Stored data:
# # #
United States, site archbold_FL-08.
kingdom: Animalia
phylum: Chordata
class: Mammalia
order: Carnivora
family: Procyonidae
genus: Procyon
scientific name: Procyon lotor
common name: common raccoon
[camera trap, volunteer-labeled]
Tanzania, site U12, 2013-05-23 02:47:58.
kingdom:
# # #
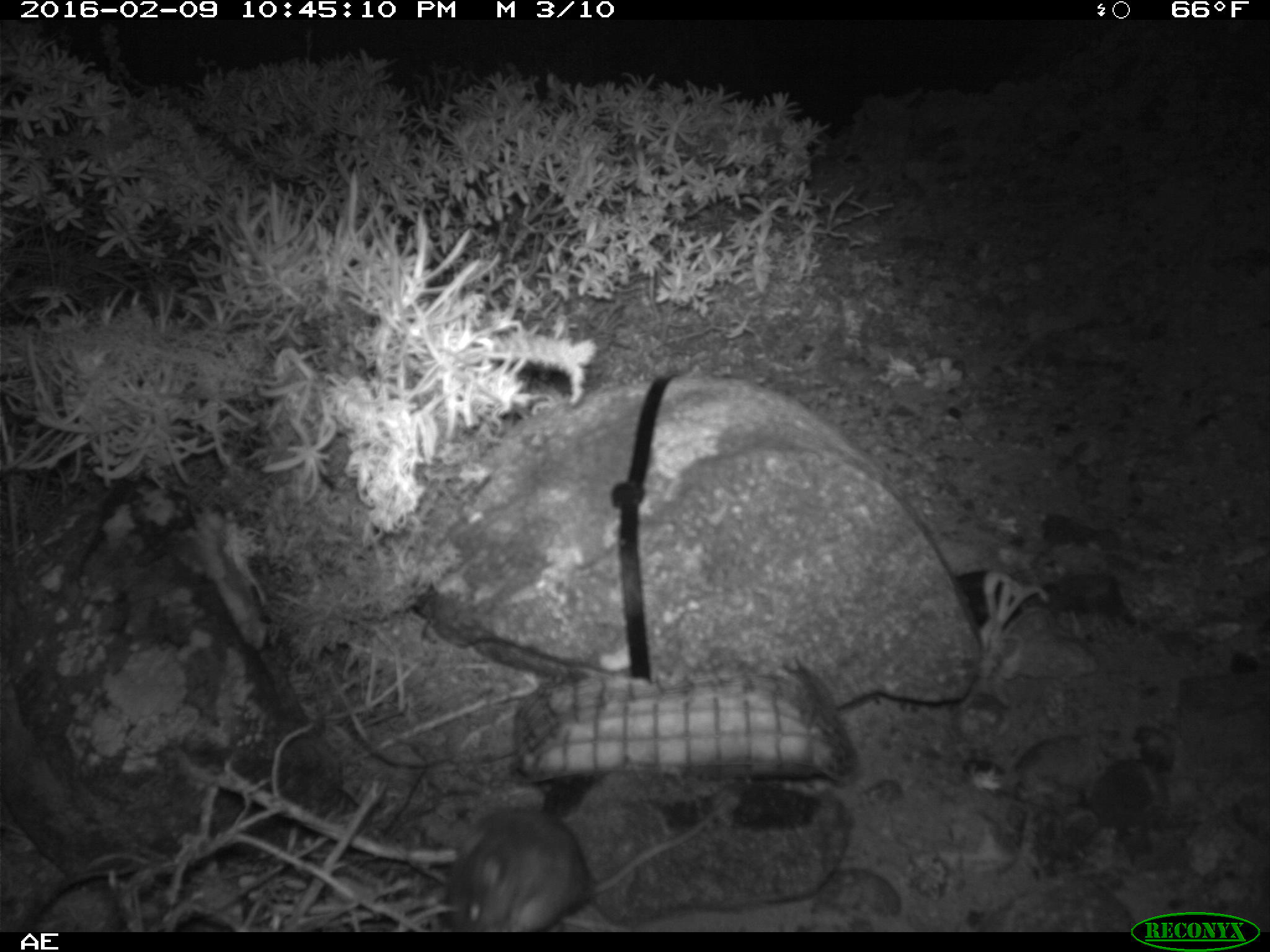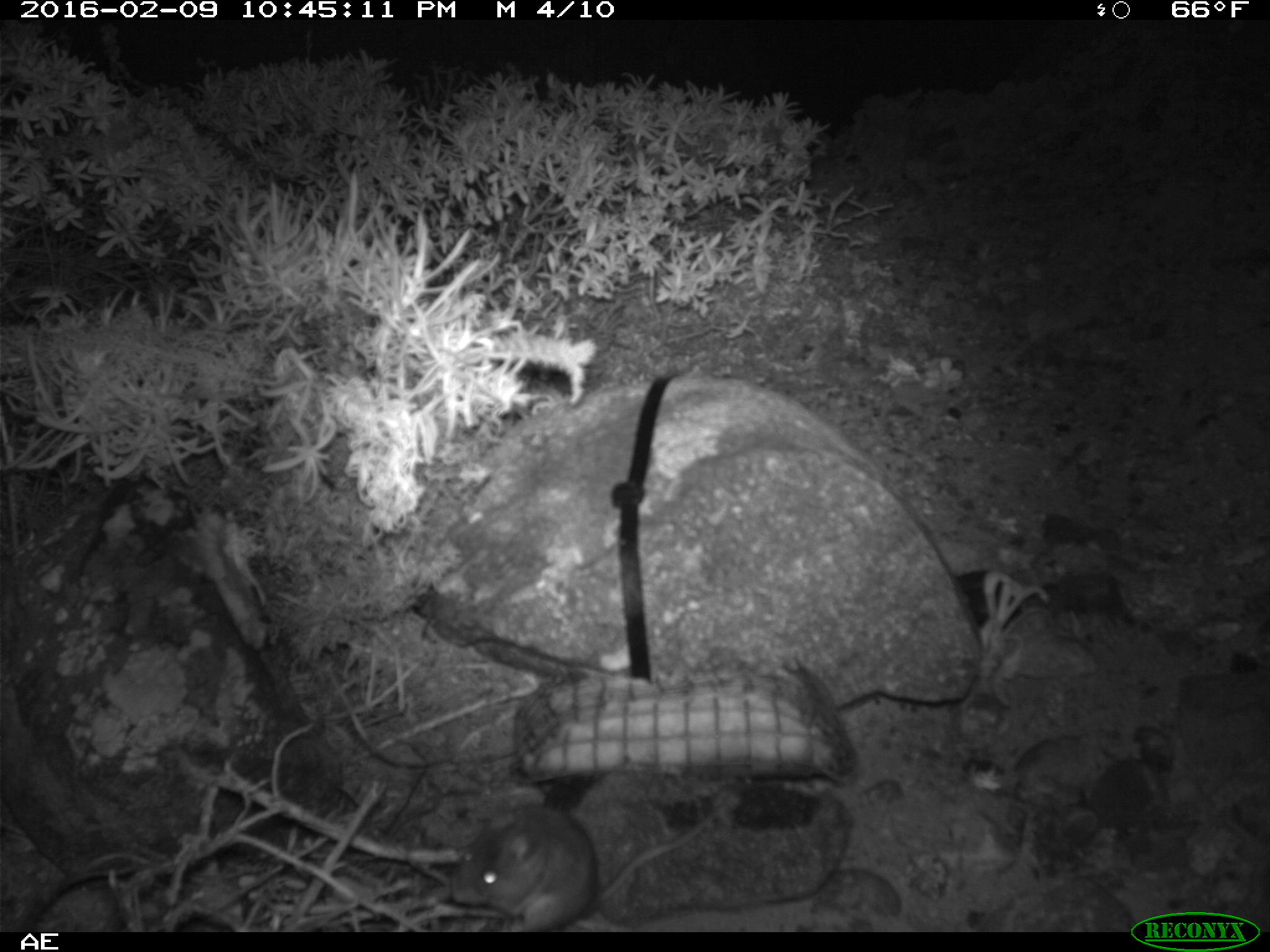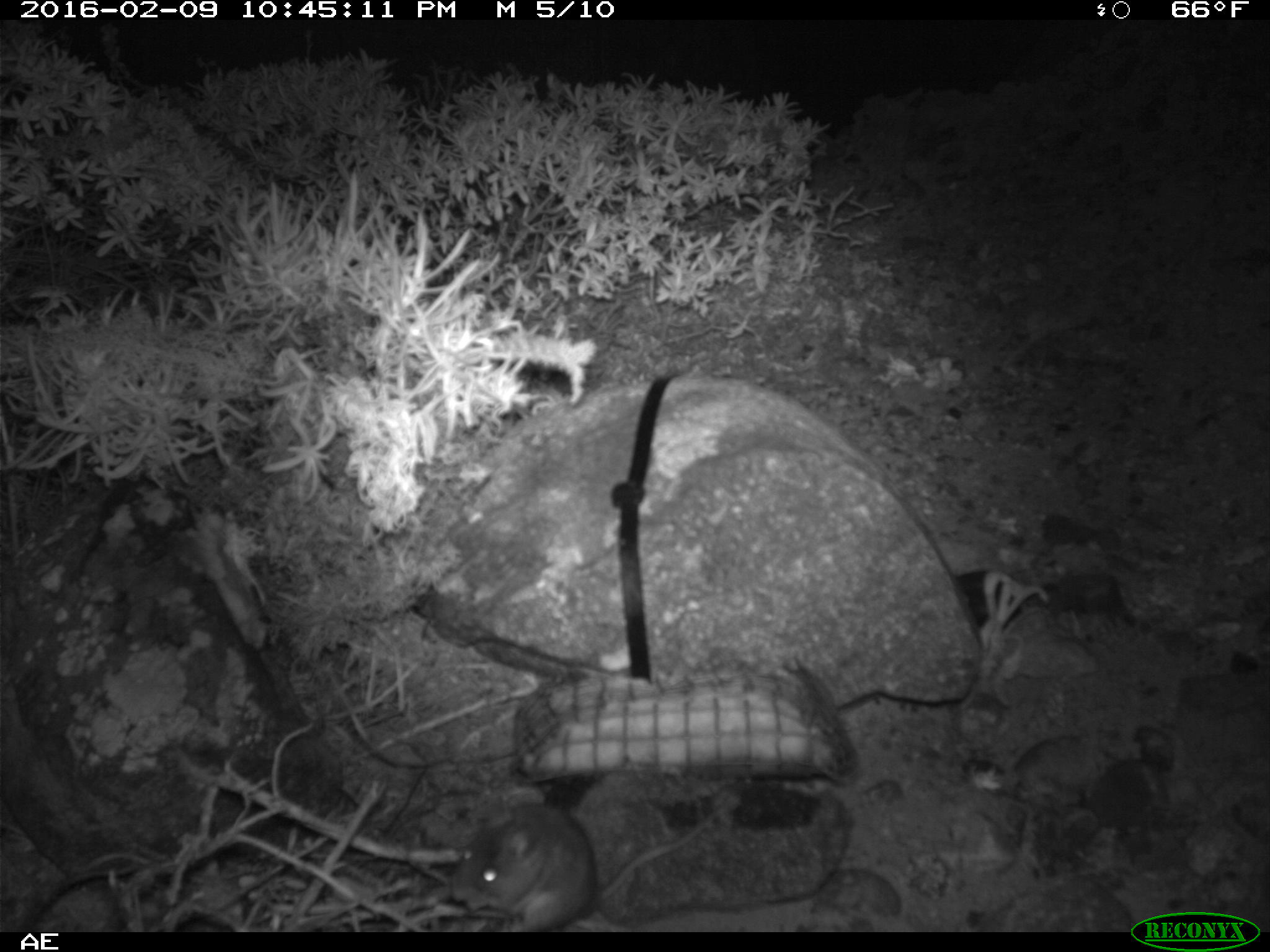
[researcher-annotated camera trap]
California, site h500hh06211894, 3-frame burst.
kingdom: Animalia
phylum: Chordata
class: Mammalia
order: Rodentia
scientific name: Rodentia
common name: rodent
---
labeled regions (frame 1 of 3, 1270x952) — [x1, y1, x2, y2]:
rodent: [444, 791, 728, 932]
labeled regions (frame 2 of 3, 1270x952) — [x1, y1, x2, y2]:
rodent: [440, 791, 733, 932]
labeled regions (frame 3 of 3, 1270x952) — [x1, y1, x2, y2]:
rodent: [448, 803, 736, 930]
# # #
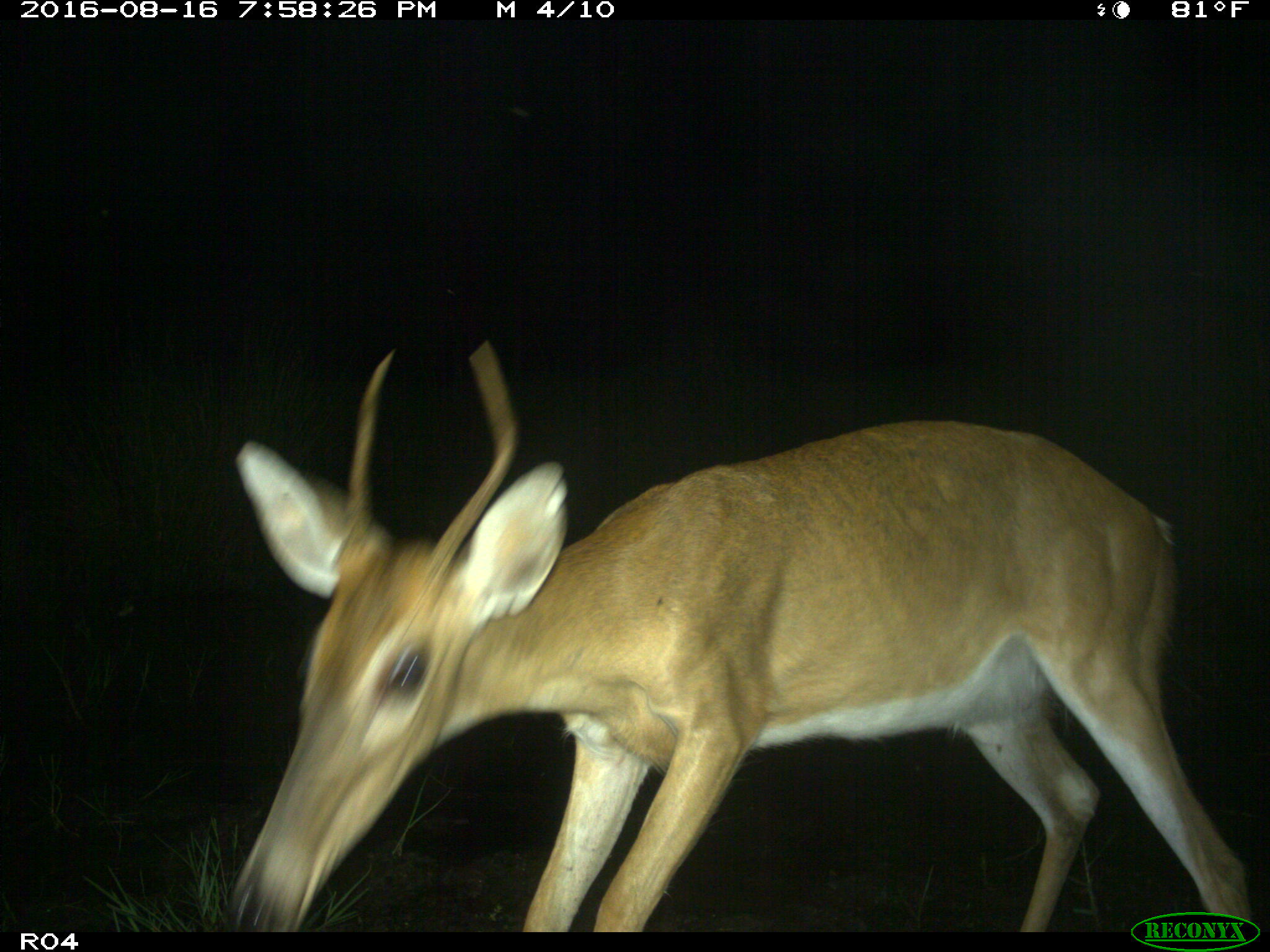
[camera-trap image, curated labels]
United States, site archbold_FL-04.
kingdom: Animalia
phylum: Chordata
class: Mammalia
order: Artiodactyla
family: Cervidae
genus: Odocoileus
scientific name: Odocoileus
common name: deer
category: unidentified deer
# # #
Scan the entries for lines holding the string "camera", then copy every one of them.

[camera trap, volunteer-labeled]
[researcher-annotated camera trap]
[camera-trap image, curated labels]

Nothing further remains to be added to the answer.